**Work required:** Count the lines in the records below that contain the string "items", treating uppercase and lowercase as different. Reply with the number alone.

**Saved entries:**
>> begin

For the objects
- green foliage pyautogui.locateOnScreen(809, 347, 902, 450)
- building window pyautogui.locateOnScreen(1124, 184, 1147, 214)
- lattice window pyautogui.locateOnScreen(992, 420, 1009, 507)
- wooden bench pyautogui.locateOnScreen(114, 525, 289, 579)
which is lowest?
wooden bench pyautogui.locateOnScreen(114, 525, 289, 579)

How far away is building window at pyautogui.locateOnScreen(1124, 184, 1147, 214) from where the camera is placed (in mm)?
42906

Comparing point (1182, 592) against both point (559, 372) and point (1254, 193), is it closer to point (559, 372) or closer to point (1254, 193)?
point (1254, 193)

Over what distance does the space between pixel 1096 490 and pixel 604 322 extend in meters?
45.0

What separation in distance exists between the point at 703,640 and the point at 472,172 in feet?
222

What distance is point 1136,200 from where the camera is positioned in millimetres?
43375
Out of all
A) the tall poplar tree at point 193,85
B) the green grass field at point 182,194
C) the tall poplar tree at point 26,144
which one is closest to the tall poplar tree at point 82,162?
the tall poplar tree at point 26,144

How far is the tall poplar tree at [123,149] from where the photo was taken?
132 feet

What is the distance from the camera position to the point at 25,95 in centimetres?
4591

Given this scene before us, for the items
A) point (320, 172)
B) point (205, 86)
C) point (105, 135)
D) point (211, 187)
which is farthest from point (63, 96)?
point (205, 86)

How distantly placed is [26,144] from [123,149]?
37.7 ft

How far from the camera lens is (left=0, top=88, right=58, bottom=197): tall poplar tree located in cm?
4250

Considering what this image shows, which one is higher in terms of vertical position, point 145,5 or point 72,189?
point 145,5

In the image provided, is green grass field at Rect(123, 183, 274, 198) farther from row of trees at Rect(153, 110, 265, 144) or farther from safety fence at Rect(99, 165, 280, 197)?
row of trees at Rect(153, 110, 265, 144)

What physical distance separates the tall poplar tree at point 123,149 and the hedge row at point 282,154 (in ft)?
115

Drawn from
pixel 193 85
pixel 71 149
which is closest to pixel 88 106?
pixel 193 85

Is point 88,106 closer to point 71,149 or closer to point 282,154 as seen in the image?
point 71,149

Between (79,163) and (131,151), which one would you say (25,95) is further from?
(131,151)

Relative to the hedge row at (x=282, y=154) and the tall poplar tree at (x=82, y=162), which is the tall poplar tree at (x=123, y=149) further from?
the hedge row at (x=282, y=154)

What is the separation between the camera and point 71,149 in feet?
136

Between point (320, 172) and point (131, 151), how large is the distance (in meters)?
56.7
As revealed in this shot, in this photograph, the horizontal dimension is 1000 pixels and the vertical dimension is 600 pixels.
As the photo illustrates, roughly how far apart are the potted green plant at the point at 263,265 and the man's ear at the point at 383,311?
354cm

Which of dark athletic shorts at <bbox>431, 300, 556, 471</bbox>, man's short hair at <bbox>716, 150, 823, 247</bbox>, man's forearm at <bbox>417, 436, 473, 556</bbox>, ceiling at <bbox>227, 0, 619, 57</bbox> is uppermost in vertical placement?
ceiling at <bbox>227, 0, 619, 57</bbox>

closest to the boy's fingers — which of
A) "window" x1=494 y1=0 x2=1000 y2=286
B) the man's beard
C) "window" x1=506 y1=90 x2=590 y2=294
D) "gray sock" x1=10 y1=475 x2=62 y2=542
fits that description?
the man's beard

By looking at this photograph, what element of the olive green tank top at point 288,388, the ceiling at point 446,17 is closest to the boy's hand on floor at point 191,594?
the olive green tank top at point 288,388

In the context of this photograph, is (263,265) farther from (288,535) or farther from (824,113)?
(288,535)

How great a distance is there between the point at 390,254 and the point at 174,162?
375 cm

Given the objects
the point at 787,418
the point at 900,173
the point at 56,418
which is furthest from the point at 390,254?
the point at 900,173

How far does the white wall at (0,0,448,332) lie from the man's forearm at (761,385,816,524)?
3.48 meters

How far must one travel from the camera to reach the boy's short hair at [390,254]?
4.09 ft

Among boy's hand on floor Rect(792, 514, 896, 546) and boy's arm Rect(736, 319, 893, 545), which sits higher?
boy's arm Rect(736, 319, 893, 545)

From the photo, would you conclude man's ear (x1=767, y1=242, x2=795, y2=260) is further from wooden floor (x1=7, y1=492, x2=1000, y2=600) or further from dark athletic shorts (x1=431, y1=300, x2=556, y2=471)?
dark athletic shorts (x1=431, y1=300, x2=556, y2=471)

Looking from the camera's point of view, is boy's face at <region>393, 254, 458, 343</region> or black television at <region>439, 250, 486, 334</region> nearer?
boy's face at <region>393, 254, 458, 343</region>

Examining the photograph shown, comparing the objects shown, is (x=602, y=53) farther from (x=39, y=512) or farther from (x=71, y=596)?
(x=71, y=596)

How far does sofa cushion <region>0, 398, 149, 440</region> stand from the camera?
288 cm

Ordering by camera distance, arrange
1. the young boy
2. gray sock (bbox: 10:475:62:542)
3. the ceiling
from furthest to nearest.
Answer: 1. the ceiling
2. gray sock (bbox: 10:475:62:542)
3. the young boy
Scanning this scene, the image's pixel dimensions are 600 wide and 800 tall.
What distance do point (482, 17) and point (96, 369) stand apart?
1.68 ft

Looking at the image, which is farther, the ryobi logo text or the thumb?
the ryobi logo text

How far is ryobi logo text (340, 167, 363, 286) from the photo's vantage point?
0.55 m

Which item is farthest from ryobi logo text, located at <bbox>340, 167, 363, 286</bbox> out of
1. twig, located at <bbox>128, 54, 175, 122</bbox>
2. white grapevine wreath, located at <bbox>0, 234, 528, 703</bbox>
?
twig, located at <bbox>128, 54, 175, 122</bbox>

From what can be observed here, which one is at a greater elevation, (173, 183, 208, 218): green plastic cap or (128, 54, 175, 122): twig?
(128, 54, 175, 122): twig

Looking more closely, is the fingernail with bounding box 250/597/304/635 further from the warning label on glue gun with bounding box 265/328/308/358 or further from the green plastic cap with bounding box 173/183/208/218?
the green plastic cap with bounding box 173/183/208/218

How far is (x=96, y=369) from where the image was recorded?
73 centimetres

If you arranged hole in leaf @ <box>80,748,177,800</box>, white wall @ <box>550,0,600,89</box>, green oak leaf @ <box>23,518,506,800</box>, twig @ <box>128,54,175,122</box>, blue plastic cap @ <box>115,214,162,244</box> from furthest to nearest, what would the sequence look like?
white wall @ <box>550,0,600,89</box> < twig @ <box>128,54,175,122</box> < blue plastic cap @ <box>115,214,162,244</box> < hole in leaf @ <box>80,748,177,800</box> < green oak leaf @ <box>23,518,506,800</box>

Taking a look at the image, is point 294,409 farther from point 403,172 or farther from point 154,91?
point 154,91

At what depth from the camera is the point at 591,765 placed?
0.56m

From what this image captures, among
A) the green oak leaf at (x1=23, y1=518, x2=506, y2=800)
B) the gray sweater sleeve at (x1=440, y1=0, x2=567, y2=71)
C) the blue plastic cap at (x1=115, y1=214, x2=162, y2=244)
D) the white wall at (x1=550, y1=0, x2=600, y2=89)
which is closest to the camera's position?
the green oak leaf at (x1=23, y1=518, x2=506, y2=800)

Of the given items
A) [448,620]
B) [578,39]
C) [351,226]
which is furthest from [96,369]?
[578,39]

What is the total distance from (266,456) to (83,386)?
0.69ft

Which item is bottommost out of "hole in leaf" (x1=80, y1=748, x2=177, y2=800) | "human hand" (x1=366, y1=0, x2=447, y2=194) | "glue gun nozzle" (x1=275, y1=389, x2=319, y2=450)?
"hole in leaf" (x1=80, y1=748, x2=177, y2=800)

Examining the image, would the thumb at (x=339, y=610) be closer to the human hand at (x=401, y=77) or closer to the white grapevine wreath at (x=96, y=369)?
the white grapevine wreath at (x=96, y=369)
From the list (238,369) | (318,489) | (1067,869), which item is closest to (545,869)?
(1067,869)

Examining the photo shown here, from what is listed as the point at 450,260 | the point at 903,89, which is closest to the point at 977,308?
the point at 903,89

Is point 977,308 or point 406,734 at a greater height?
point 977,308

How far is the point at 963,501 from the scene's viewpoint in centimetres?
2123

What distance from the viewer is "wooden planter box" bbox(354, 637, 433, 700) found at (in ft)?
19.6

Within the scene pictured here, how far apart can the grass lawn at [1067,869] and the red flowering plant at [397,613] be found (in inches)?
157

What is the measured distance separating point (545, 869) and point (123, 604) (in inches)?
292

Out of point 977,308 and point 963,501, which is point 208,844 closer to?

>> end

**Answer for the task:** 2